## begin Excerpt provided

Not sure about the Balkans but Kievan Rus was on the decline before the Mongols came. In fact, so far as I know even before the Tatar-Mongol Yoke Kievan Rus was more "backward" than Western Europe (e.g.: importing metalwork from west because local production wasn't as good, use of wooden fortifications instead of stone, etc.)
 
A lack of strong, stable states. This was the mutual desire of the Houses of Hapsburg, Romanov, and Osman. Serbia, Greece, Romania, and Bulgaria were, I believe, granted independence by Ottoman Turkey with the full intent to reconquer them when Turkish society had been successfully reformed and modernized. Austria also wanted weak states that were easy to conquer as part of their own long term goals of expansion, especially since their efforts to dominate Germany had failed. This drive to the southeast goes all the way back to pre-Mongol Hungary, which sought to replace the Byzantine Empire almost from the beginning. Russia also sought to rule the Balkans. Their absurd pretensions as "Third Rome" is the central peace to their very national identity. Controlling the Balkan Peninsula (and Anatolia for that matter) is their Manifest Destiny. Far more so than Siberia at any rate. Using poor, weak, backwards, and thus easily manipulated puppet states leading up to eventual annexation is also a big part of Russia's historic MO. Thankfully for the people of this area, all three of these powers have lost. The EU may be an annoying overlord, but at least they are capable of giving a damn about Southeast Europeans, even if they don't always as they should.

## end Excerpt provided
## begin Recorded data

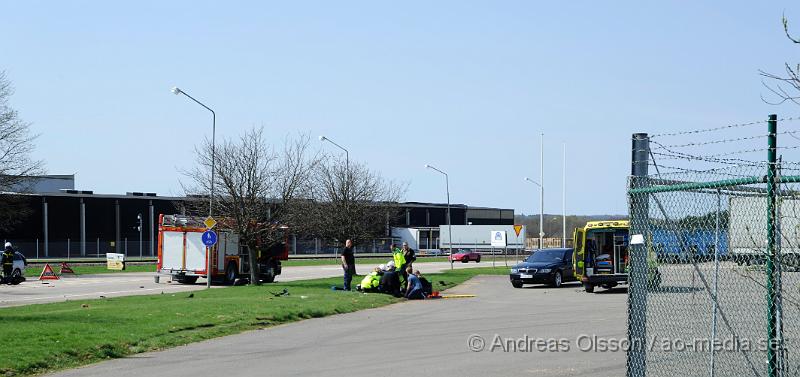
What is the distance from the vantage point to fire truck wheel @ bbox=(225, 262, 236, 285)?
38.6 m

## end Recorded data

### What you need to do
[A] Which countries does the Balkans passage above say were granted independence by Ottoman Turkey? Name each one.
[B] Reproduce the part of the Balkans passage above that begins at the words "Not sure about" and stops after the words "of stone, etc.)".

### In response
[A] Serbia, Greece, Romania, Bulgaria

[B]
Not sure about the Balkans but Kievan Rus was on the decline before the Mongols came. In fact, so far as I know even before the Tatar-Mongol Yoke Kievan Rus was more "backward" than Western Europe (e.g.: importing metalwork from west because local production wasn't as good, use of wooden fortifications instead of stone, etc.)